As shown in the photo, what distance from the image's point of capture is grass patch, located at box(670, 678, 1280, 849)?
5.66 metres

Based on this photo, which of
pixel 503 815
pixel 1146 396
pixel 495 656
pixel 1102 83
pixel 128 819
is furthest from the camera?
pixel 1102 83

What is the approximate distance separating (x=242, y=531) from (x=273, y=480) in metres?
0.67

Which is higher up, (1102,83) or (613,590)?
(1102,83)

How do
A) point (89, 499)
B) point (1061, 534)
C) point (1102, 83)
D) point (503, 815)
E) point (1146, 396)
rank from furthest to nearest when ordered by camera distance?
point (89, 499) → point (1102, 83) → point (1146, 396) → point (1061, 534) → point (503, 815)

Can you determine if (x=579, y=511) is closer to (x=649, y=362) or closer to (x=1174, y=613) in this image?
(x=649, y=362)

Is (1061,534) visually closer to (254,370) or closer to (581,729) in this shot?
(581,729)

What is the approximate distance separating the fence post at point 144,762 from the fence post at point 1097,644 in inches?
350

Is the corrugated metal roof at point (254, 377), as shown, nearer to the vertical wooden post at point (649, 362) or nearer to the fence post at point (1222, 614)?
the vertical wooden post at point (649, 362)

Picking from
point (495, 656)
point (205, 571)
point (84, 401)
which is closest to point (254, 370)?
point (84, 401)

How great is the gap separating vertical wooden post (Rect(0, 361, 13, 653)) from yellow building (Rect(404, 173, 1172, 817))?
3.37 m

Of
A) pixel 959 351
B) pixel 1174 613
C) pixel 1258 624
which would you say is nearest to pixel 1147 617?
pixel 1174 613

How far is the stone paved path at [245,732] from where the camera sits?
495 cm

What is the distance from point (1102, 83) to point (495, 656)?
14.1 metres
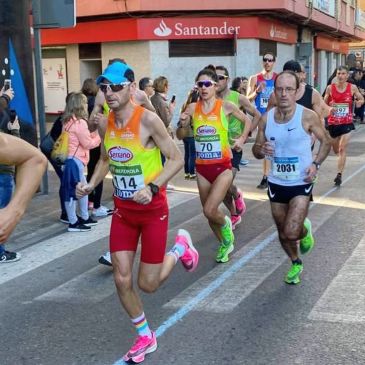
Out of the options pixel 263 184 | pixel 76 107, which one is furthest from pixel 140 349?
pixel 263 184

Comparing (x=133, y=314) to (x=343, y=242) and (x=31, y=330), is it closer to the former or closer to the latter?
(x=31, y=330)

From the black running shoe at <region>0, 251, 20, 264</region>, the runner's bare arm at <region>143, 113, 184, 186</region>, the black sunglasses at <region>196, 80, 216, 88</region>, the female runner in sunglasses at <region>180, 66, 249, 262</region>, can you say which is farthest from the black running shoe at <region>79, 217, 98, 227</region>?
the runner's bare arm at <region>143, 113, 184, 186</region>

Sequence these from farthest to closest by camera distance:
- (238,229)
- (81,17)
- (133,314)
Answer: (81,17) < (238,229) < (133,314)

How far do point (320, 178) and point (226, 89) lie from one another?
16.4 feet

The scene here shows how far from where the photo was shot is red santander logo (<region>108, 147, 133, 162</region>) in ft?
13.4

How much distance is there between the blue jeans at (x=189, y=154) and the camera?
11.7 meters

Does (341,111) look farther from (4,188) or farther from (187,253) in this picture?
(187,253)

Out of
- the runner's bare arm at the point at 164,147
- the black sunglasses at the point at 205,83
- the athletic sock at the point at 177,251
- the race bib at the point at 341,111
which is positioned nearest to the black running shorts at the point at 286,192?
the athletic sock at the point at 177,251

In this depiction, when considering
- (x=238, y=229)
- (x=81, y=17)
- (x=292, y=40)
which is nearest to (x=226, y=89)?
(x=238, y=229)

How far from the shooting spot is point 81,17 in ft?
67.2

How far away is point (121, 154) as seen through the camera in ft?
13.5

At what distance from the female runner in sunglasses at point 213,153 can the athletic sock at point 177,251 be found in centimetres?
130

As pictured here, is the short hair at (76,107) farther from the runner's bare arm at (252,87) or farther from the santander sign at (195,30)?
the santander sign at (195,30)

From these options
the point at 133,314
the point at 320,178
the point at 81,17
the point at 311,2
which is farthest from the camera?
───
* [Task prompt]: Give the data above as a numbered list, beginning at its first line and stopping after the line that contains "5.66 metres". Leave out any blank lines.

* [Written solution]:
1. As shown in the photo, what distance from the image's point of capture is grass patch, located at box(670, 678, 1280, 849)?
2. 5.66 metres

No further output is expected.